++++ TEXTE DU DOCUMENT ++++

31Par ailleurs, le faible degré d’autonomie du champ des sciences sociales n’est pas sans conséquences. Pour trouver les fonds nécessaires à leurs recherches, les chercheurs ont intérêt à porter leur attention sur des objets empiriques qui intéressent les pouvoirs publics, tels que les histoires de succès, le secteur biomédical et la biotechnologie, les universités de pointe, etc. L’étude de ces objets s’inscrit alors « naturellement » dans les préoccupations gouvernementales pour la haute technologie et le développement économique axé sur la recherche-développement et la mise en réseau des principaux acteurs de l’innovation. Cette inclination est d’autant plus forte qu’elle prend forme dans un contexte plus large où les États encouragent les universités et les laboratoires gouvernementaux à trouver du financement auprès des utilisateurs des résultats de recherches [43] de sorte que les chercheurs se voient placés dans une position où les besoins et les demandes industrielles et gouvernementales doivent être pris en compte dans le choix des objets empiriques. Ainsi, en vertu de leur capacité à financer des travaux de recherche et de leur capacité à identifier ce qui compte en matière d’innovation, les acteurs qui occupent une position dominante dans les champs scientifique, économique et politique sont en mesure de peser sur les choix d’objets empiriques que font les chercheurs.

++++ MATÉRIEL ++++

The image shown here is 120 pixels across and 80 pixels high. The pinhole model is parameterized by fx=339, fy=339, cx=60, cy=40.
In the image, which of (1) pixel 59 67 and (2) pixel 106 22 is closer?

++++

▶ [OBJECTIFS]:
a - D'après le texte sur les sciences sociales, auprès de qui les États poussent-ils les universités et les laboratoires gouvernementaux à chercher de l'argent ?
b - Résumez sous forme de liste le paragraphe du texte sur les sciences sociales qui commence par « Par ailleurs, le faible degré d'autonomie », en gardant ses faits principaux.
c - Poursuivez le texte sur l'autonomie des sciences sociales en rédigeant le paragraphe suivant.

▶ [RÉPONSES]:
a - Auprès des utilisateurs des résultats de recherches.

b -
- Les sciences sociales ont peu d'autonomie, ce qui a des conséquences.
- Pour obtenir des fonds, les chercheurs ont intérêt à étudier des sujets qui intéressent les pouvoirs publics : histoires de succès, secteur biomédical, biotechnologie, universités de pointe.
- Ces sujets rejoignent les préoccupations des gouvernements pour la haute technologie et pour un développement économique fondé sur la recherche-développement et la mise en réseau des acteurs de l'innovation.
- Les États encouragent les universités et les laboratoires gouvernementaux à se financer auprès des utilisateurs des résultats de recherches.
- Les chercheurs doivent donc tenir compte des besoins de l'industrie et des gouvernements dans le choix de leurs sujets.
- Les acteurs dominants des champs scientifique, économique et politique peuvent ainsi influencer ces choix, parce qu'ils financent la recherche et qu'ils décident de ce qui compte en matière d'innovation.

c -
Les limites du volontarisme méthodologique

32Dans Les Ficelles du métier, Becker souligne, de façon un peu volontariste il est vrai, que le problème pour les chercheurs en sciences sociales n’est pas la hiérarchie de la crédibilité en tant que telle mais plutôt le fait de l’accepter et d’y succomber [44]. Pour aider les chercheurs à garder une certaine indépendance, il propose une série de « trucs » qui devraient leur permettre de mieux couvrir les phénomènes qui les intéressent parce qu’ils sont susceptibles de leur donner accès à une plus grande diversité de situations telles que bâtir un échantillon qui maximise les chances de voir se manifester le cas bizarre, le cas négatif qui s’éloigne de ce qu’indique la théorie, douter systématiquement de ce que dit une personne en position de pouvoir dans l’organisation ou l’« univers » à étudier, surtout lorsqu’elle vous identifie – ce qui mérite attention – ou encore porter attention aux cas marginaux et à ceux qui ne sont pas à la «mode [45] ».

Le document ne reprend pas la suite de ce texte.